Migration Monday: The Barossa

South Australia is an exciting place to live, work and visit. The state is well placed to welcome new residents with its strong and sustainable economy, low cost of living and high quality of life. Long summers and short winters, stunning beaches and picturesque hills make South Australia one of the most beautiful, family friendly places to live anywhere in the world.

The state capital, Adelaide, is repeatedly voted one of the most liveable cities in the world, but with forty miles of the finest white beaches, 300 days of sunshine a year, rolling hills, vineyards, ancient mountain ranges and the mighty outback desert there can be more to life than what is found within the confines of a city. If you’ve ever dreamt of escaping the rat race, then living and working in Regional South Australia could offer the perfect lifestyle change.

Each week on ‘Migration Monday’ we will be highlighting one of the spectacular South Australian regions and the industries that are thriving in that area.


Barossa: Home of the Barossa Valley

Key industries: Wine, Agriculture, Tourism, Food

One of Australia’s leading wine regions, the Barossa is recognised as a premium location in which to live, work and do business. This dynamic region is home to some of the nation’s most successful wine exporters and has one of the fastest growing populations in South Australia. International visitors are struck by the beautiful rolling hills covered in vineyards and the small townships which are all steeped in history and charm. It’s a well preserved and vibrant region with continued prosperity and character. As people move away from the pressure of city life, the Barossa has become a real lifestyle as well as tourism destination.

The fertile soil of the Barossa is home to some of the world’s most acclaimed vineyards, but wine isn’t all that tastes great in the Barossa. A rich passion for food reflects the region’s strong traditions and celebrated heritage, mixed with modern innovation and a passion for quality locals.

The Barossa’s has a long winemaking history dating back to 1842. Since then it has grown to over 150 wineries and over 80 cellar doors, making which vineyard to visit next a tricky yet delicious decision.

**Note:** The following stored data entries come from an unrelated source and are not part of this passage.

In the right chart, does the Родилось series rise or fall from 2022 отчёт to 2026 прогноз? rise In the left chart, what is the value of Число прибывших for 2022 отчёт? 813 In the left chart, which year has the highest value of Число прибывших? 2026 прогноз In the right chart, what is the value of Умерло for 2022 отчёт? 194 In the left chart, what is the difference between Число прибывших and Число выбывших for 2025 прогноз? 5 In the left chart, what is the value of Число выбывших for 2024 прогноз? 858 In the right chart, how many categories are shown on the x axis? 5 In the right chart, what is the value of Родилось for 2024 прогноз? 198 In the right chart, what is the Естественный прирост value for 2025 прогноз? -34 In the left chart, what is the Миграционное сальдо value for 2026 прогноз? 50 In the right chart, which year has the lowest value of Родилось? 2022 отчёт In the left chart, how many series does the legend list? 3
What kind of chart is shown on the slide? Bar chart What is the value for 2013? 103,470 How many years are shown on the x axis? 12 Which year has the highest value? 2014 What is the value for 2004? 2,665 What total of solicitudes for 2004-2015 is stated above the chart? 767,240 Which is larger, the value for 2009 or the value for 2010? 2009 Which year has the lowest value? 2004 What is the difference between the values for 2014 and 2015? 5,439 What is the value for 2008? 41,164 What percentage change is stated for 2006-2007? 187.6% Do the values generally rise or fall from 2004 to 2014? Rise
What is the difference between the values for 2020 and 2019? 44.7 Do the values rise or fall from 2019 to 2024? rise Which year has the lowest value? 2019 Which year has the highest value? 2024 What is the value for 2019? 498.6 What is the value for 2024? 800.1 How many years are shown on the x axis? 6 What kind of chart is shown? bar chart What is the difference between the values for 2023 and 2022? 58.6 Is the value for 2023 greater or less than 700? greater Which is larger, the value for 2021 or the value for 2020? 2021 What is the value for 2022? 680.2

The region consists of five main communities – Angaston, Lyndoch, Nuriootpa, Tanunda and Williamstown along with the wine growing areas of the Barossa Valley and Eden Valley, plus the neighbouring agricultural communities of Kapunda, Freeling and the town of Gawler.

Everywhere you look the region’s rich 175-year-old cultural and architectural heritage is present; from the beautifully maintained châteaus to the churches and villages. Thanks to the influx of locals attracted by the food and wine industries, there’s also a progressive, contemporary feeling to the area’s character as well.